On the Monday after I graduated from high school I started working for an East Texas law firm. On Friday of that week I got my first-ever paycheck: $47 after taxes. I paid Mother $10, the amount we'd agreed would be reasonable room and board for someone of my new "adult-working-girl" status. Because I'd never learned to drive, a neighbor who worked across the street from my office took me to and from work each day; in exchange, I gave her gas money. I went to lunch every day with another secretary, mostly to places where we could get a good, hot, plate lunch for $1. Those were my only expenses. I spent the rest of my money on clothes.

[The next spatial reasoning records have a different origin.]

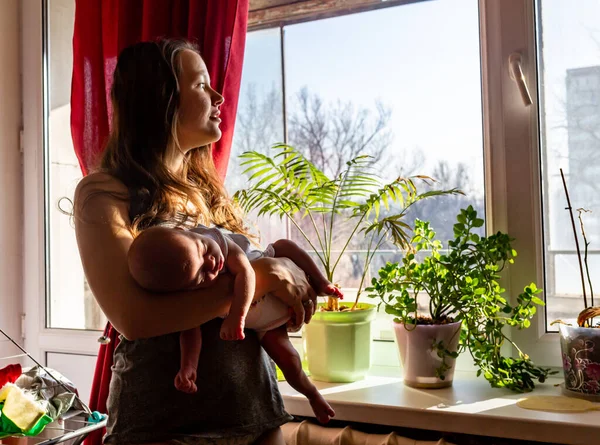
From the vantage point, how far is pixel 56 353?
8.19 ft

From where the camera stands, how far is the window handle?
1.84 metres

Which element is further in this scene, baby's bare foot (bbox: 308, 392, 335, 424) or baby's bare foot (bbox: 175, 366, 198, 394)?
baby's bare foot (bbox: 308, 392, 335, 424)

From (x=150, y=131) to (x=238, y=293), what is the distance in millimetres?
444

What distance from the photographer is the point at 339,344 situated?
5.80 ft

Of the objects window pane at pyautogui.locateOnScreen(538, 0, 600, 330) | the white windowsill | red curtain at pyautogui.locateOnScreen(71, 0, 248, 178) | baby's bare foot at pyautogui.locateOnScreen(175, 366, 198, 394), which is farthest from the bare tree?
baby's bare foot at pyautogui.locateOnScreen(175, 366, 198, 394)

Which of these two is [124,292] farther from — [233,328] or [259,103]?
[259,103]

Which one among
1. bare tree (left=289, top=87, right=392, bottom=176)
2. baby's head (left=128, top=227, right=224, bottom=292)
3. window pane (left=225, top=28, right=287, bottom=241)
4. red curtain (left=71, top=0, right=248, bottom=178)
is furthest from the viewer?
window pane (left=225, top=28, right=287, bottom=241)

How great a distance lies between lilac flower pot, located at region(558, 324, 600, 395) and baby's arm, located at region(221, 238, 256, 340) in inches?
37.4

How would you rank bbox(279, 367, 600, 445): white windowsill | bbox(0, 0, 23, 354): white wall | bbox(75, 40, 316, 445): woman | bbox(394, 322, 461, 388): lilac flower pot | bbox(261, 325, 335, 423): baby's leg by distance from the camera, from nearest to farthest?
bbox(75, 40, 316, 445): woman → bbox(261, 325, 335, 423): baby's leg → bbox(279, 367, 600, 445): white windowsill → bbox(394, 322, 461, 388): lilac flower pot → bbox(0, 0, 23, 354): white wall

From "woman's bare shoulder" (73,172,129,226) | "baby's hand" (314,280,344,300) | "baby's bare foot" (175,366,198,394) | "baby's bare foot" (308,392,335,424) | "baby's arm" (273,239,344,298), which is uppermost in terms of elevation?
"woman's bare shoulder" (73,172,129,226)

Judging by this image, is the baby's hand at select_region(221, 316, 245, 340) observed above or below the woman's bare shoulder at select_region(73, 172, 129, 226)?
below

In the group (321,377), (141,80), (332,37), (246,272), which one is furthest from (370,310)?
(332,37)

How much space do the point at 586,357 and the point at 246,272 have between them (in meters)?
0.99

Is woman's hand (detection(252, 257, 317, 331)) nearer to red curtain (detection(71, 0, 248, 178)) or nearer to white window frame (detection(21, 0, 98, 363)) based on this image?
red curtain (detection(71, 0, 248, 178))
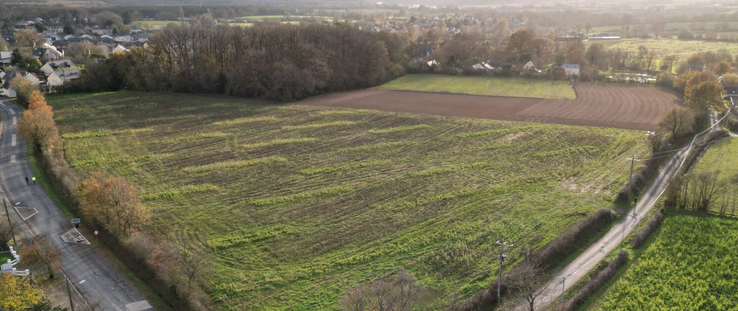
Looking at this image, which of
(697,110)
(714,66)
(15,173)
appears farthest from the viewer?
(714,66)

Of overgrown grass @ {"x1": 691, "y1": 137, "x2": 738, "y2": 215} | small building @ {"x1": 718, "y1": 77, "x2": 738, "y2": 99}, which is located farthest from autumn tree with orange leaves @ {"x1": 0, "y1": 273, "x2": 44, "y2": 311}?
small building @ {"x1": 718, "y1": 77, "x2": 738, "y2": 99}

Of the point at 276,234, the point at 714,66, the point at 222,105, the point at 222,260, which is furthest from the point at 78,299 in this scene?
the point at 714,66

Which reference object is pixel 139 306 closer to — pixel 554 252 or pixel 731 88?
pixel 554 252

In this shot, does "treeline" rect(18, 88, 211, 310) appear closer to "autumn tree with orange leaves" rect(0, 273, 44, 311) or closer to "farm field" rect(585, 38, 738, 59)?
"autumn tree with orange leaves" rect(0, 273, 44, 311)

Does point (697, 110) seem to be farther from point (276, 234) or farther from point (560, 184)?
point (276, 234)

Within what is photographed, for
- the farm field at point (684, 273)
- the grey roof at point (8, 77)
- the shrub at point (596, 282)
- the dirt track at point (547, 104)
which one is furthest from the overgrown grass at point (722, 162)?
the grey roof at point (8, 77)

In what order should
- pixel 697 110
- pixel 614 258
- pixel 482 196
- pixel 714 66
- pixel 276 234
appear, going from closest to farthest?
pixel 614 258, pixel 276 234, pixel 482 196, pixel 697 110, pixel 714 66

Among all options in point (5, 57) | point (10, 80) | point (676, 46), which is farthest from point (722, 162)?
point (5, 57)
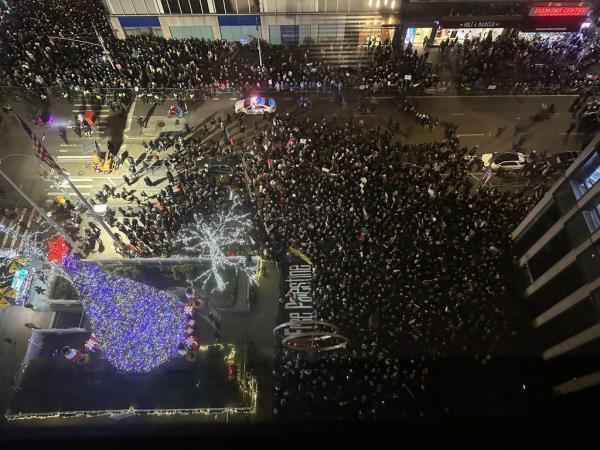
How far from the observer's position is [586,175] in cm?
2538

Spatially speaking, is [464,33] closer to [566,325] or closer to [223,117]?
[223,117]

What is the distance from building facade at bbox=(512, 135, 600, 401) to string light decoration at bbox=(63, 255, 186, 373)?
2333 cm

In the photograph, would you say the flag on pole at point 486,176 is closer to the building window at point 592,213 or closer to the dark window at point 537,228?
the dark window at point 537,228

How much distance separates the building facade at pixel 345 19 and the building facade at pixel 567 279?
988 inches

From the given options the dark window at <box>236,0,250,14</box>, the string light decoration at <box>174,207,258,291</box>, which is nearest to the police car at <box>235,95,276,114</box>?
the dark window at <box>236,0,250,14</box>

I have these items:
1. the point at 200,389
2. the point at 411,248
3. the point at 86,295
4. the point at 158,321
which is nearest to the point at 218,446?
the point at 200,389

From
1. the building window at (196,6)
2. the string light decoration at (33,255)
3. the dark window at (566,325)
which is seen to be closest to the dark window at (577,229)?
the dark window at (566,325)

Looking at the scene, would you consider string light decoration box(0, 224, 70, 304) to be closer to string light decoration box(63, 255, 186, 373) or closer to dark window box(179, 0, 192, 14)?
string light decoration box(63, 255, 186, 373)

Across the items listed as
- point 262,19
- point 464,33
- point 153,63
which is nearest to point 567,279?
point 464,33

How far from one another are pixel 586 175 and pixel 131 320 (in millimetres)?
29031

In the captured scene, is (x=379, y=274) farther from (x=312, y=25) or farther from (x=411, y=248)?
(x=312, y=25)

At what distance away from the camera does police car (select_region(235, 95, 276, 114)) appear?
41125mm

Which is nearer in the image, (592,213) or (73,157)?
(592,213)

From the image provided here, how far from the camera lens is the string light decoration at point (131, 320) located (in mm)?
26641
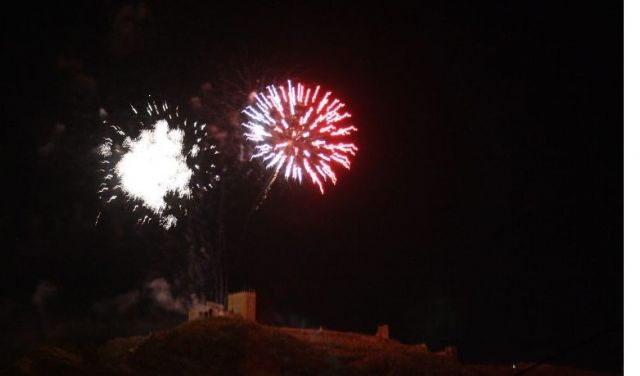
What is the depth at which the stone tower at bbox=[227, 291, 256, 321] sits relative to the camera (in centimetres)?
6638

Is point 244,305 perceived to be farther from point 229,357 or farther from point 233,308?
point 229,357

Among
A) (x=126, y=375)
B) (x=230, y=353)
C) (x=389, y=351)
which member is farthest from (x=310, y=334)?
(x=126, y=375)

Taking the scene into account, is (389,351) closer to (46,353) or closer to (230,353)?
(230,353)

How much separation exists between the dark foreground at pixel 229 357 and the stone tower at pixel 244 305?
525 cm

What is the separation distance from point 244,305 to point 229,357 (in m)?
15.3

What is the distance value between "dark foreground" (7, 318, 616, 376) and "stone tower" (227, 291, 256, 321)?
525 centimetres

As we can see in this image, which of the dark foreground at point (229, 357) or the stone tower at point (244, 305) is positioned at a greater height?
the stone tower at point (244, 305)

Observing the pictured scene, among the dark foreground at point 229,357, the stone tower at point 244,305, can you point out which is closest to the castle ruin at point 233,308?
the stone tower at point 244,305

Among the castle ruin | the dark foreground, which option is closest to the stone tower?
the castle ruin

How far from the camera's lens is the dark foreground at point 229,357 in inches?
1869

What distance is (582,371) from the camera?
71.1m

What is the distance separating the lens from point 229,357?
5131 cm

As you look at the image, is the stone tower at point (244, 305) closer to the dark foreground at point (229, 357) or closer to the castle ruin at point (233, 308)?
the castle ruin at point (233, 308)

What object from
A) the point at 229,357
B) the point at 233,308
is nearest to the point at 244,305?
the point at 233,308
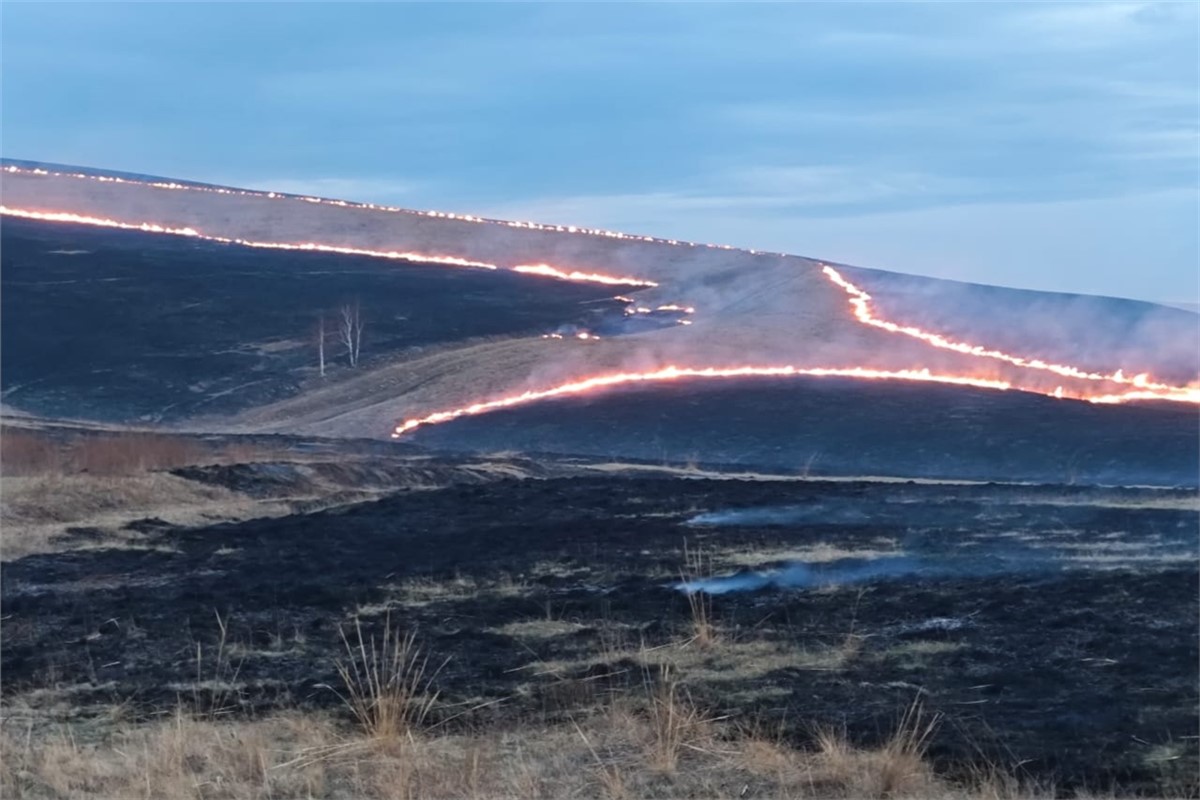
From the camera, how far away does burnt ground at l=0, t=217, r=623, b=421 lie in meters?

My lunch buddy, Jo, had established relationships with the owners and managers of all the best clothing stores in town. They'd call her a day or two ahead of each big sale they planned, and we'd schedule our daily lunch hours around that insider information. We'd choose a restaurant near our target store, eat as quickly as possible (I still eat too fast as a result of that training), and shop until it was time to go back to work.
During that year, I bought beautiful clothes, dresses I could sketch in detail today if I were talented in that way. I loved them all and wore them well. The sizes were consistent from label to label, so I could pick my size off the rack and it would fit as if it had been designed for me. At 50 percent off, and with the help of layaway, I bought pretty much what I wanted.
Some days we shopped only for shoes, and I had shoes in every color. The most popular shoes in the early '60s were pointed-toe pumps with stiletto heels, much like the ones I see for sale today. I remember specifically a pair of wedgwood blue pumps that were so beautiful -- and so inexpensive at their sale price -- that I bought them even though I didn't own one thing to wear with them. Over the next couple of weeks I managed to find a shirtwaist dress and a purse in that exact shade of blue. The dress and purse were not on sale, unfortunately, so those "cheap" shoes ended up costing me a sizable amount.
Are you wondering why I'm spending so many words to describe my clothing excesses of more than 40 years ago? The reason, I guess, is to help you understand how much I've changed in all those years. Today, I would rather spend an hour strapped naked to a tree in a mosquito-infested rain forest than spend that same hour shopping for clothes. Sizes are inconsistent, age-appropriate styles are limited, plus-sized fashions are generally unfashionable, and prices, in my opinion, are ridiculous.
Still, I bit the bullet earlier in the week and spent a couple of hours to supplement my deteriorating work wardrobe. You want to know what I bought? Three pairs of black pants (each cut differently to accommodate varying levels of water retention) and four sweaters, all identical except for the color. The part of me that used to be aghast at repeating a look within a two-week period has grown to embrace the idea of a "uniform."
There are advantages to growing older, not the least of which are (1) I've become more or less invisible, and (2) I couldn't care less.